Smith, 60, saw a lot of cave diving during his time in the United Kingdom and finally took up scuba diving in 2012.
“I always wanted to do it,” he said. “I stayed away from it. When I got to 50, I thought, ‘I’m going to do it.’”
Smith has his own YouTube channel that you can check out at The Dive Smith. Among his many videos is one of the Boeing 737 in Chemainus.
Biffard, 63, grew up in Kelowna and diving has always been a focal point since he first got together with wife Bev in the mid-1970s.
“We both learned how to dive in Okanagan Lake,” he pointed out.

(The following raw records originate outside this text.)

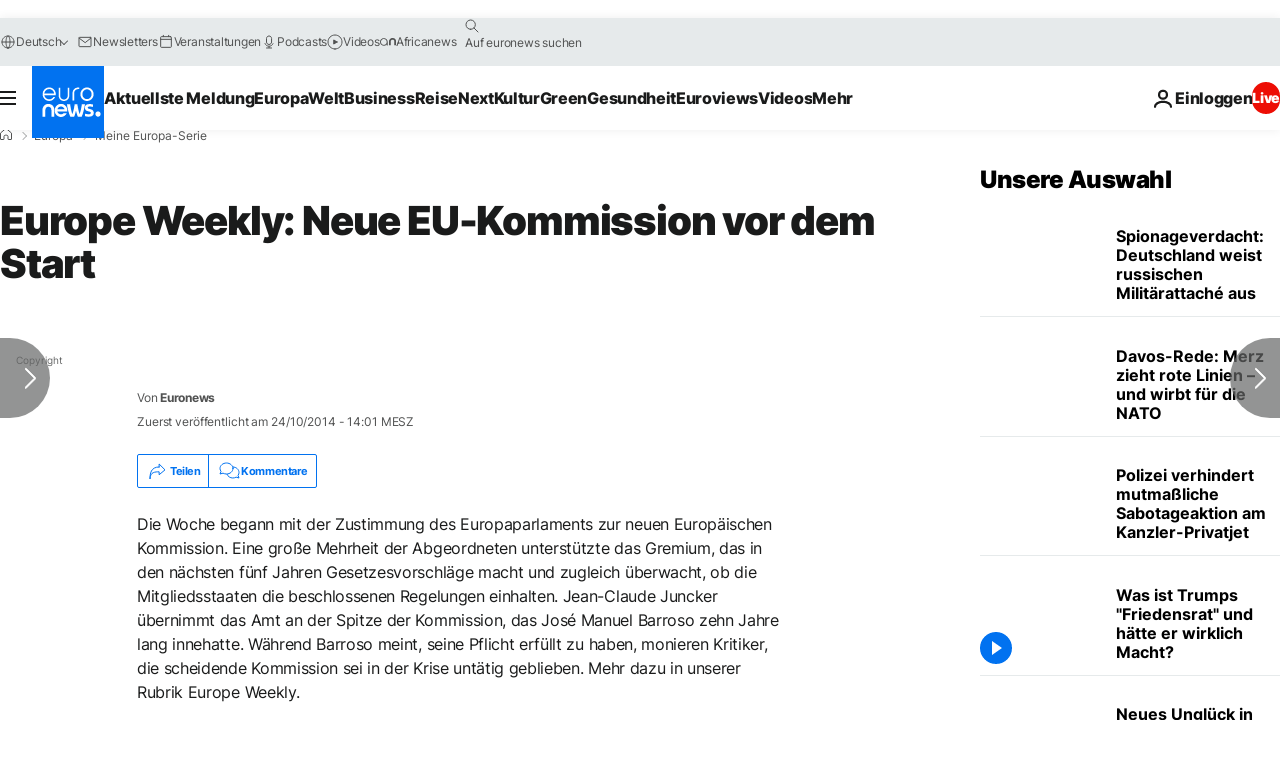

--- FILE ---
content_type: application/javascript
request_url: https://ml314.com/utsync.ashx?pub=&adv=&et=0&eid=84280&ct=js&pi=&fp=&clid=&if=0&ps=&cl=&mlt=&data=&&cp=https%3A%2F%2Fde.euronews.com%2Fmy-europe%2F2014%2F10%2F24%2Feurope-weekly-neue-eu-kommission-vor-dem-start&pv=1769094923583_o4isy9oyw&bl=en-us@posix&cb=4471609&return=&ht=&d=&dc=&si=1769094923583_o4isy9oyw&cid=&s=1280x720&rp=&v=2.8.0.252
body_size: 799
content:
_ml.setFPI('3658487642958331969');_ml.syncCallback({"es":true,"ds":true});_ml.processTag({ url: 'https://idsync.rlcdn.com/395886.gif?partner_uid=3658487642958331969', type: 'img' });
_ml.processTag({ url: 'https://match.adsrvr.org/track/cmf/generic?ttd_pid=d0tro1j&ttd_tpi=1', type: 'img' });
_ml.processTag({ url: 'https://ib.adnxs.com/getuid?https://ml314.com/csync.ashx%3Ffp=$UID%26person_id=3658487642958331969%26eid=2', type: 'img' });
_ml.processTag({ url: 'https://trc.taboola.com/sg/bombora/1/cm?redirect=https://ml314.com/csync.ashx%3Ffp=<TUID>%26person_id=3658487642958331969%26eid=50077', type: 'img' });
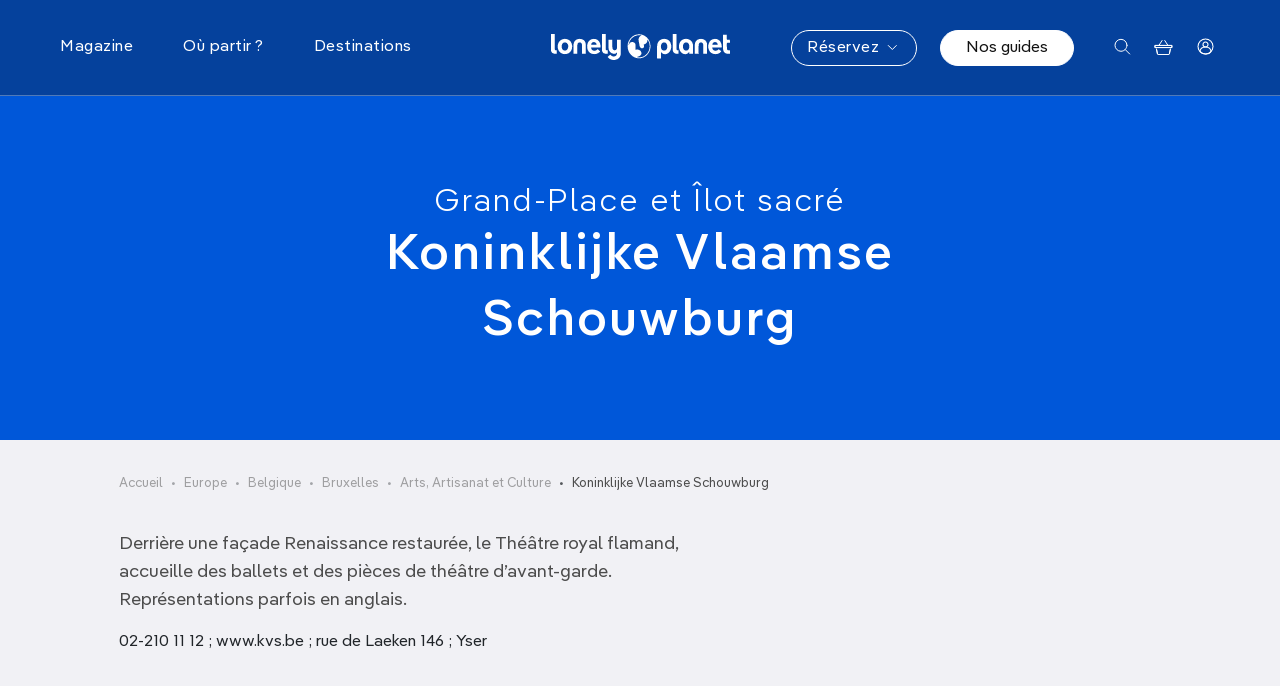

--- FILE ---
content_type: image/svg+xml
request_url: https://www.lonelyplanet.fr/sites/all/assets/prothis/images/icon-glass.7cb7e3e5.svg
body_size: 750
content:
<svg width="17" height="17" viewBox="0 0 17 17" fill="none" xmlns="http://www.w3.org/2000/svg">
<g id="LOUPE">
<path id="Vector" d="M12.9178 7.29911C12.9178 10.591 10.2508 13.258 6.96469 13.258C3.67861 13.258 1 10.591 1 7.29911C1 4.00725 3.66704 1.34021 6.9589 1.34021C10.2508 1.34021 12.912 4.00725 12.912 7.29911H12.9178Z" class="svg-fill-light" fill="transparent" stroke="#0057D9" stroke-linecap="round" stroke-linejoin="round"/>
<path id="Vector_2" d="M11.1719 11.5106L15.6613 16" stroke="#0057D9" stroke-linecap="round" stroke-linejoin="round"/>
</g>
</svg>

Biffard’s interest in diving came from an inspirational source. “Jacques Cousteau,” he said.
Cousteau actually visited the Island in the 1970s and returned another time years later for what Biffard said he described as some of the best temperate diving to be found anywhere.
There were also many active diving clubs in the 1970s and ’80s, Biffard pointed out.
For all the members of this informal club of its own of family and friends, there’s nothing quite like diving.
“Once you’ve become an experienced diver, you calm down,” said Biffard. “Fish come down right beside you. It’s an encounter with nature you can’t get on land at all.”
“It’s nice there’s diverse sites to go to and there’s diverse life and it changes all the time,” summed up Fenner. “It’s almost like you become friends with some fish.”